» PROBLEM DETAILS:
Keep writing the discussion below about banks cutting mortgage broker commissions, starting right after its last sentence.

*** PASSAGE SHOWN ***

Another example is the Westpac approach to commissions. Mortgage brokers are the single biggest contributor to exploiting whatever competition there is in Australia between lenders, and Westpac’s lead in trying to diminish that channel by unilaterally cutting commissions is anti-competition.
We would have a sympathetic view of those cuts if in fact the story that they pedalled at the time was true, namely that they were struggling for margin and profitability. It has however since then become patently obvious that that is pure and simple rubbish. Banks are making much better margins now than at any other time in the past ten years, the only difference is that right now they can increase both margin AND market share….a great double!
It is no coincidence that both Westpac and the CBA are the two biggest banks in the country. They are both having a very good ‘recession’ and getting fat off the combination of extra margin extra market and extra parsimony.
Will some person in a position of leadership in the industry not take up the cudgels and organise a movement that could ultimately amend the trend before it reaches tipping point?

Greg July 2, 2009

Wow. Just got back from an appointment and haven’t you all been busy.

The prospect asked why I didn’t use the major banks. I said they are too slow, too lazy, too greedy, they don’t pay and they make up the rules as they go along, just to suit themselves.

*** EXTRACTED INFORMATION ***

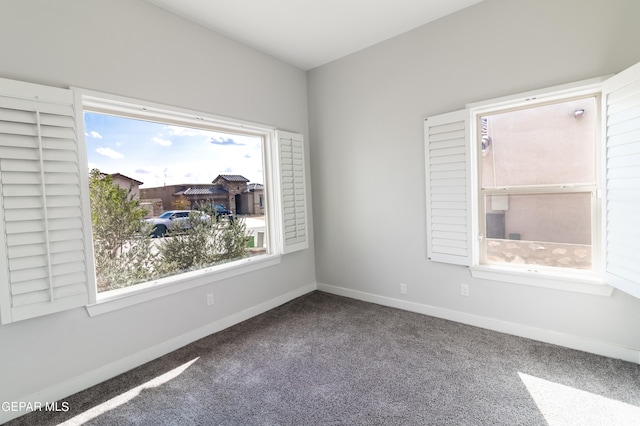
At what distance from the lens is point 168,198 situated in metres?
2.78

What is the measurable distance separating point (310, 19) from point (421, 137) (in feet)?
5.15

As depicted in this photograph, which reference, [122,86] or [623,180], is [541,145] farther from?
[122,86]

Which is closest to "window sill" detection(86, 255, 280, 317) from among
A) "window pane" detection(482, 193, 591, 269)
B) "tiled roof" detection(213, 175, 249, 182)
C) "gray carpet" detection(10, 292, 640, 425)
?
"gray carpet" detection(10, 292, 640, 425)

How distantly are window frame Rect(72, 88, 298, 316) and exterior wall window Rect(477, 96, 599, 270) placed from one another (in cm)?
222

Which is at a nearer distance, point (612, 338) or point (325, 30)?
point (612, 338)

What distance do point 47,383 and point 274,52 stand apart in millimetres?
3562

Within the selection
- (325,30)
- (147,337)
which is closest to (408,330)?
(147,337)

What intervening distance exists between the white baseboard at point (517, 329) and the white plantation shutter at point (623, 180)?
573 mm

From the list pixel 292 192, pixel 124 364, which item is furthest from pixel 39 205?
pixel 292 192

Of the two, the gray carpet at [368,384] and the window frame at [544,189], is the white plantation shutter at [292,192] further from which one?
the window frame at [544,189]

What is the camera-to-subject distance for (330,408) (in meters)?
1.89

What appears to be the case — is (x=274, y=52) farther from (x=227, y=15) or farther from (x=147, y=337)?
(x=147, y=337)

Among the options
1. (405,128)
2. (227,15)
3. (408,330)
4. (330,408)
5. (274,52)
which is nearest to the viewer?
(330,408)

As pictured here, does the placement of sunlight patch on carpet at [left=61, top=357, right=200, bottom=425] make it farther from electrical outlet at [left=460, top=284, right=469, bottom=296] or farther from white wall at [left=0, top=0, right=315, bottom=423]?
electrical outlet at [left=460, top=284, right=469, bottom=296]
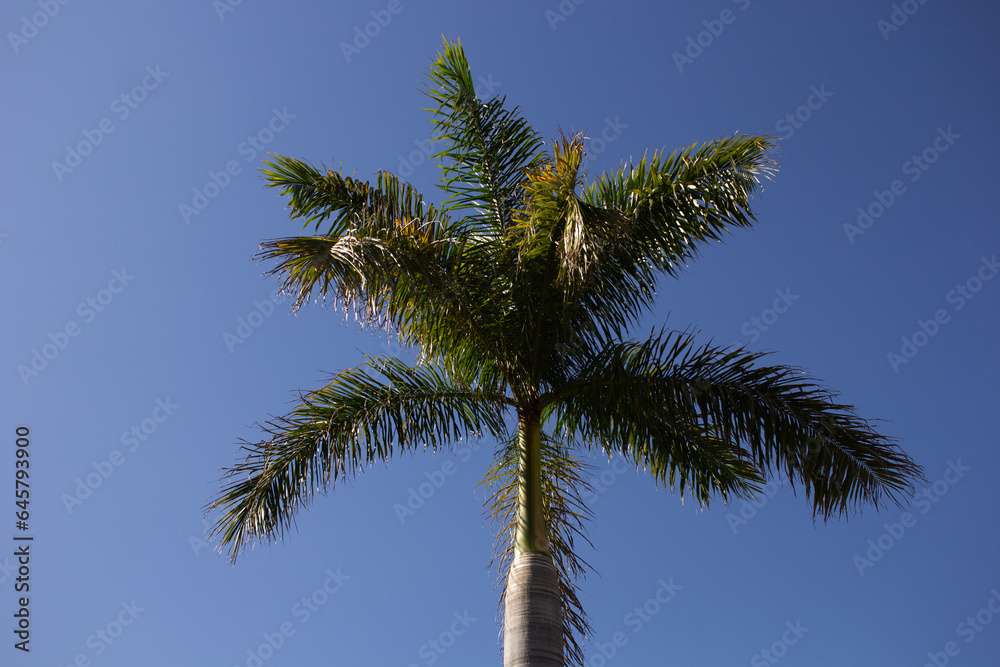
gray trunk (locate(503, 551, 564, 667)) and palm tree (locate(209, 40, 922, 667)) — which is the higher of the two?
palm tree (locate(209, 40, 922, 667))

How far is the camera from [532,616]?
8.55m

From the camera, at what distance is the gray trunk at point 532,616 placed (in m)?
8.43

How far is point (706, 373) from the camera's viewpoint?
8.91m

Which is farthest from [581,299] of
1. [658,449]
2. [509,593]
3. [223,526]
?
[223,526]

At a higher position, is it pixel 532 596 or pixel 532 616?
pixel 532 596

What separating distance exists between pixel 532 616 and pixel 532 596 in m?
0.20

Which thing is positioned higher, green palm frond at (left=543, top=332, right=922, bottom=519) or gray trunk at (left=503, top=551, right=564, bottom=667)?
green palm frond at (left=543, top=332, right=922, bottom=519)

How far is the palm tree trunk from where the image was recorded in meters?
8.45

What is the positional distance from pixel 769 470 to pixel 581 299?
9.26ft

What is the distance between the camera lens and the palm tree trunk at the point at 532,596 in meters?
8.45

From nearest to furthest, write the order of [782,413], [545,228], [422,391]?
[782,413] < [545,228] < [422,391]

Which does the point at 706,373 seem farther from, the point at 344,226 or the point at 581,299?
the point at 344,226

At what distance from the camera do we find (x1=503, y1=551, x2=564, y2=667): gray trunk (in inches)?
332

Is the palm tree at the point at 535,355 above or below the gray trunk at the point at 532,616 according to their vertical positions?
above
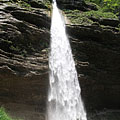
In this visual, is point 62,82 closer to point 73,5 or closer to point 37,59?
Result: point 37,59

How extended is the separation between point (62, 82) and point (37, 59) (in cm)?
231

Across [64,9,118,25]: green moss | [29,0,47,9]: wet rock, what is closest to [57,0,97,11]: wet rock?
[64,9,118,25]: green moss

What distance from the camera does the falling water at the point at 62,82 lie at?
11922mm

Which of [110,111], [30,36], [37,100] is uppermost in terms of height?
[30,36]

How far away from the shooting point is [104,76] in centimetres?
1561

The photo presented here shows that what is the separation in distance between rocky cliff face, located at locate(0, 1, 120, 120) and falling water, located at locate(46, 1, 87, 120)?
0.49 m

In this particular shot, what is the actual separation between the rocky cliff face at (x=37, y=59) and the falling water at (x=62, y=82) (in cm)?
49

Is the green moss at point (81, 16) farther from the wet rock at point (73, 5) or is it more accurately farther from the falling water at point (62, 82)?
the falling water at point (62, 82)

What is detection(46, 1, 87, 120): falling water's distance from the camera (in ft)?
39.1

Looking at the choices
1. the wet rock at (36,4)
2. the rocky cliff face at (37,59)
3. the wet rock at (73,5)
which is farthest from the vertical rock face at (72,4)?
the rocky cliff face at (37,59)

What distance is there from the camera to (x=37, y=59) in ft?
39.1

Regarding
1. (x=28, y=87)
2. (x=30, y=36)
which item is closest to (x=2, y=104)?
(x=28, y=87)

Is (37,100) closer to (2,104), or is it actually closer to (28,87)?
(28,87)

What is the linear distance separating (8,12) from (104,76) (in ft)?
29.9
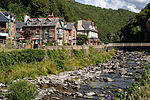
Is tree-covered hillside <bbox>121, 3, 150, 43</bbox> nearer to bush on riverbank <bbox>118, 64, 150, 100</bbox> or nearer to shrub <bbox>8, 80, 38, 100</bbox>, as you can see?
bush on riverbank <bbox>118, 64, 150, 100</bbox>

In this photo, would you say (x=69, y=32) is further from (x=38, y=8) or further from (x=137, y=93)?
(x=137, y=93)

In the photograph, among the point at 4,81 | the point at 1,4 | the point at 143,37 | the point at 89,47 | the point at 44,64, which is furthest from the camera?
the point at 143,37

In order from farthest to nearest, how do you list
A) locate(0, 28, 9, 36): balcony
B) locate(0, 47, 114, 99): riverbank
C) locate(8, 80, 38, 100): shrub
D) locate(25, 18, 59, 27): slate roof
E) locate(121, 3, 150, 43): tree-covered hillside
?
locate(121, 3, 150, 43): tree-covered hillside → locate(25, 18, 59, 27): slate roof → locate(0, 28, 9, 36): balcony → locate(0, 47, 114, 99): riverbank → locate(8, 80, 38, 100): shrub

***

» ANSWER TO THIS EXERCISE:
She said “Great, finally I have a broker that thinks like I do”

Writer July 2, 2009

Since you ask, it appears before Broker2’s/JC’s, but I understand how you could have missed it.

Xerxes July 2, 2009

Broker 2,

I read you post. Yes it was a little long for this site, but can I encourage you to send this off to the ACCC, MFAA & Senator Sherry.

Very well put. Perhaps you could do some reductions. But your points are well made.

BBB July 2, 2009

What a great wake up article .
Let’s face it the NAB are not broker focused let Home side do it !!
So there is the one that really does not want brokers , it was NEVER serious in its own right.

The best advice fron our anomyous friend is the as brokers use our strenght , force our aggregators to be more radical and TOUGH with the banks ( Note please CEO’s and General Managers) .
The second GEM IS TO DEAL AS MUCH AS WE CAN WITH THE LENDERS OUT SIDE THE BIG 4 , do not follow your habitual patterns and deal with the CBA / west pac ect ., Loss 0f market share will hurt them and will happen if we take a stand .

Secondly start to pressure the FBAA/ MFAA to be prepared to go to The ACCC & ASIC about the predatory behaviour and practices of the big 4 , it is non competative behaviour if they approve a deal in 3 days for a branch customer and 10 days for a broker deal , it will take just ONE test case to fix this behaviour .

Last but not least BECOME professional , and service your clients in tyhe best & most professional way you can . They really do not to deal with the big 4 THEY WANT A PERSONALISED SERVICE five it to them .

Paul Flakus July 2, 2009

Fristly to broker 2. Please note that Hon Nick Sherry is no longer the contact point. It is now Hon Chris Bowen.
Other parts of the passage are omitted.